Ist die Zwangsmitgliedschaft in der IHK noch zeitgemäß?

14.08.2003
Marzena Fiok mfiok@computerpartner.de

Eine "vorläufige Regelung", die bald seit 50 Jahren Bestand hat, bringt die Seele der deutschen Unternehmer zum Kochen: Weil sie gezwungen werden, die Industrie- und Handelskammern durch Pflichtbeiträge zu unterstützen, werfen sie ihren Interessenvertretern "Selbstbedienungsmentalität", den Hang zu "Glaspalästen und Luxuslimousinen", "mangelnde Dienstleistungsbereitschaft" und sogar die "Beeinträchtigung der freien Wirtschaft" vor (siehe Seite 10).

Das ist nicht fair, denn die Organisationen haben zweifelsohne viel für ihre Mitglieder erreicht: Die Sicherung der Ausbildungsqualität kommt einem da in den Sinn, ebenso der Aufbau von regionalen Kompetenzzentren und überregionalen Kontaktbörsen. Und natürlich haben Kammern wie die IHK großen Einfluss, sind die Stimme der Mitglieder, die selbst in der großen Politik gehört wird.

» **Ziel der Aufgabe**:
Schreibe aus dem Text zur IHK-Pflichtmitgliedschaft die Stelle zwischen „Ist die Zwangsmitgliedschaft“ und „(siehe Seite 10).“, beide eingeschlossen, wörtlich heraus.

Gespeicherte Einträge

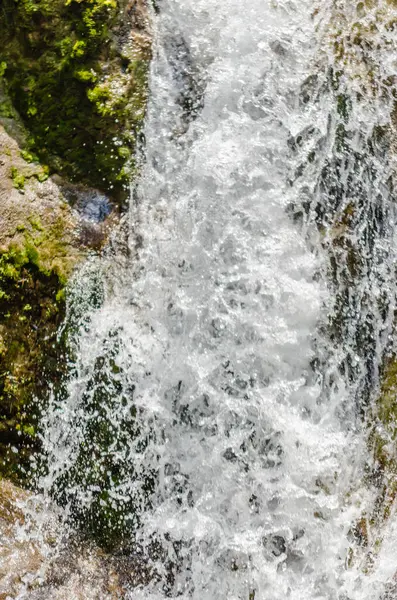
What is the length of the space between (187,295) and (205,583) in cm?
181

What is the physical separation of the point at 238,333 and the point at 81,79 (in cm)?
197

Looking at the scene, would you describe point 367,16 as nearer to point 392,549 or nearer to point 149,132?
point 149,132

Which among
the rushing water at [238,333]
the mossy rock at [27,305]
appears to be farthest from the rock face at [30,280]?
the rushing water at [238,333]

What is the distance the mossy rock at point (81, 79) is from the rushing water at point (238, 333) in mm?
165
* * *
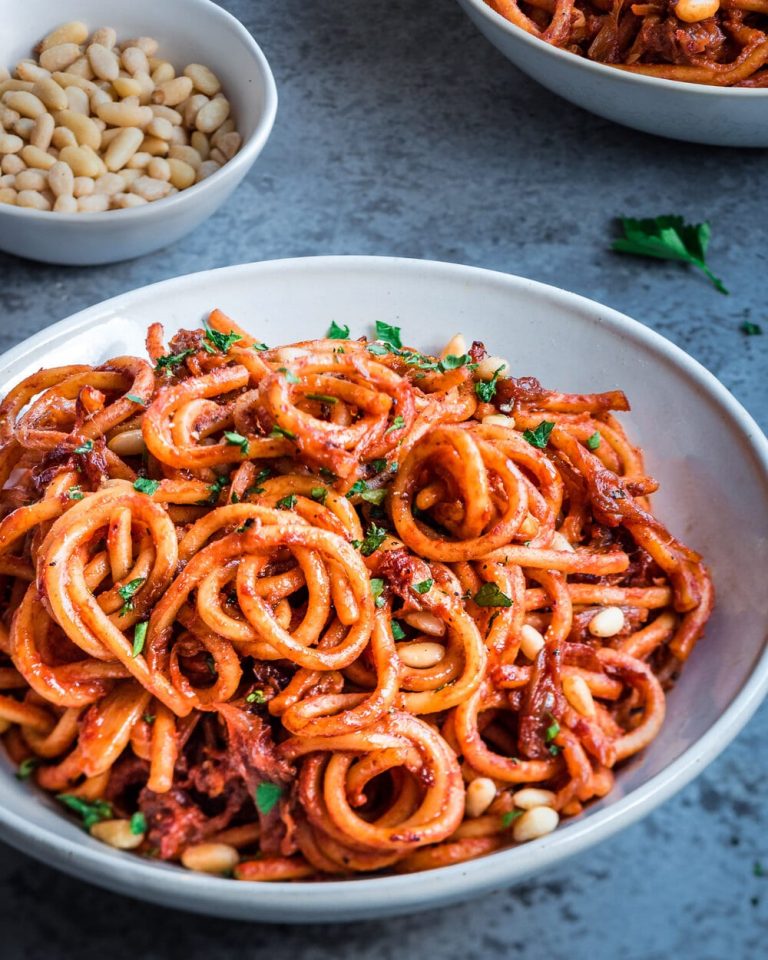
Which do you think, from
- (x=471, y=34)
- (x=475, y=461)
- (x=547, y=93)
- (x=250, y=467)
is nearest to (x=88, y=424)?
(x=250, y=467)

» **Lösungsfeld**:
Ist die Zwangsmitgliedschaft in der IHK noch zeitgemäß?

14.08.2003
Marzena Fiok mfiok@computerpartner.de

Eine "vorläufige Regelung", die bald seit 50 Jahren Bestand hat, bringt die Seele der deutschen Unternehmer zum Kochen: Weil sie gezwungen werden, die Industrie- und Handelskammern durch Pflichtbeiträge zu unterstützen, werfen sie ihren Interessenvertretern "Selbstbedienungsmentalität", den Hang zu "Glaspalästen und Luxuslimousinen", "mangelnde Dienstleistungsbereitschaft" und sogar die "Beeinträchtigung der freien Wirtschaft" vor (siehe Seite 10).